Methods: One group of 105 consecutive patients with type 2 diabetes mellitus were recruited and managed in the metabolic research unit (MRU), where health education was emphasised for five years, served as the intensively-treated cohort (ITC). Another group of 115 patients with type 2 diabetes mellitus were also recruited and managed over the same five-year period in the medical outpatient department (MOPD) of the same hospital, where there was patient congestion at the clinic, served as the control cohort (CC). The CC also reported to the MRU during their follow-up for measurement of their blood pressure and urinalysis. Other measurements for the CC were obtained from the MOPD on the same day of their visit to the MRU. Morbidities were recorded on recruitment, at each visit, and at the end of the study in each cohort.

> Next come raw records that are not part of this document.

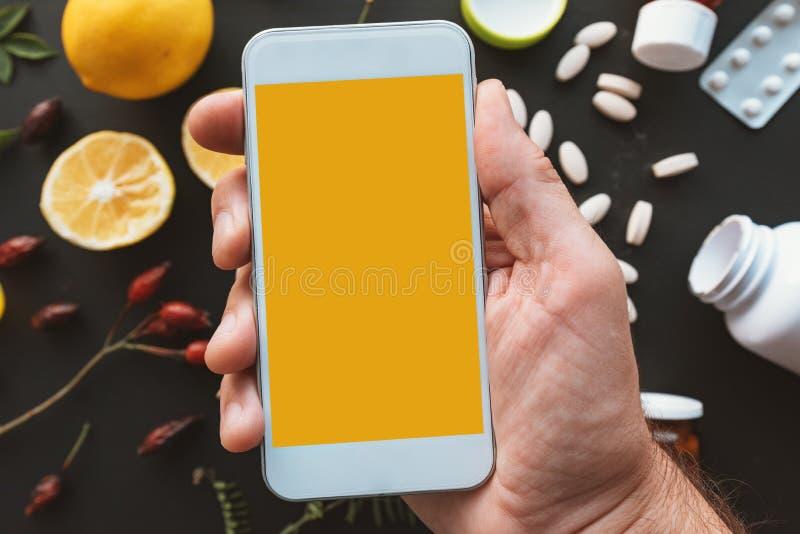 Smartphone åtlöje upp i den manliga handen royaltyfria bilder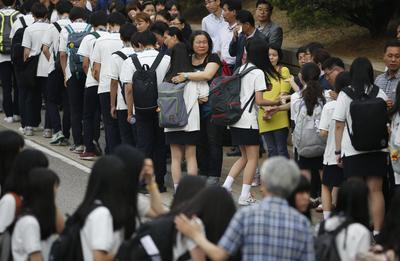 South Korean ferry survivors return to school, vow not...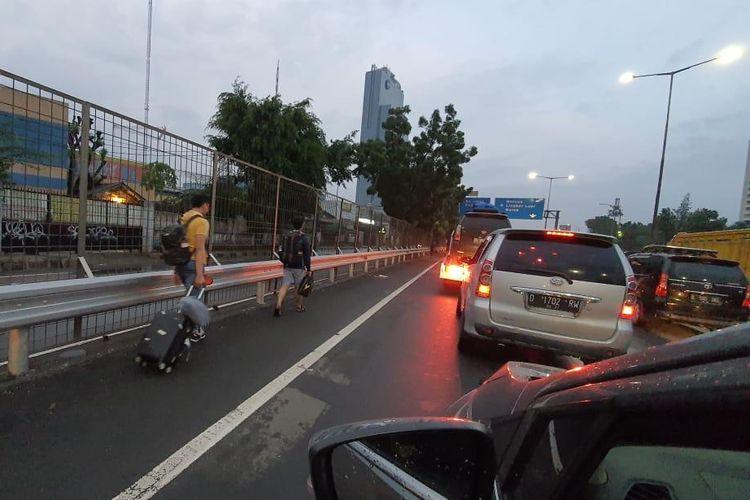 Macet di ruas Tol Kebon Jeruk
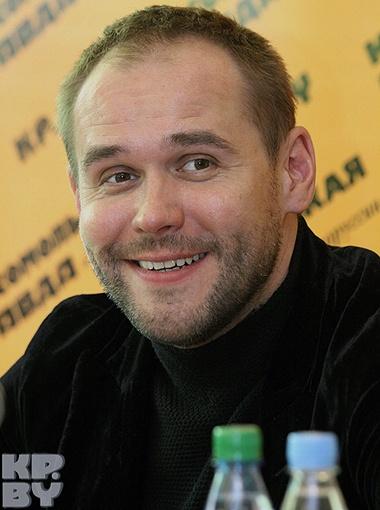 Максим Аверин приехал в Минск с собственной программой
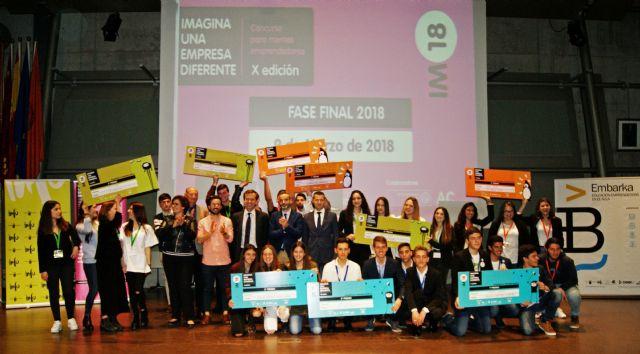 La Comunidad reconoce el talento y creatividad de las ideas de negocio más innovadoras desarrolladas por estudiantes de la Región - 1, Foto 1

Results: There was a marked reduction of morbidity at the end of the study in the ITC (222 versus 106, p-value is 0.0013), compared to the CC (138 versus 130, p-value is greater than 0.05). There was also a significant reduction in the number of patients with individual morbidities in the ITC, while significant reduction was only noticed in hypertension, eye problems, neuropathies, infections/boils, and ulcer/blisters in the CC. In 85 percent of the ITC, plasma glucose clustered around the target of the study as compared to only 58 percent of the CC.
Conclusion: Diabetes mellitus management objectives can be achieved by increasing both patient-physician contact time and health education in addition to other conventional forms of treatment, especially in a resource-poor environment.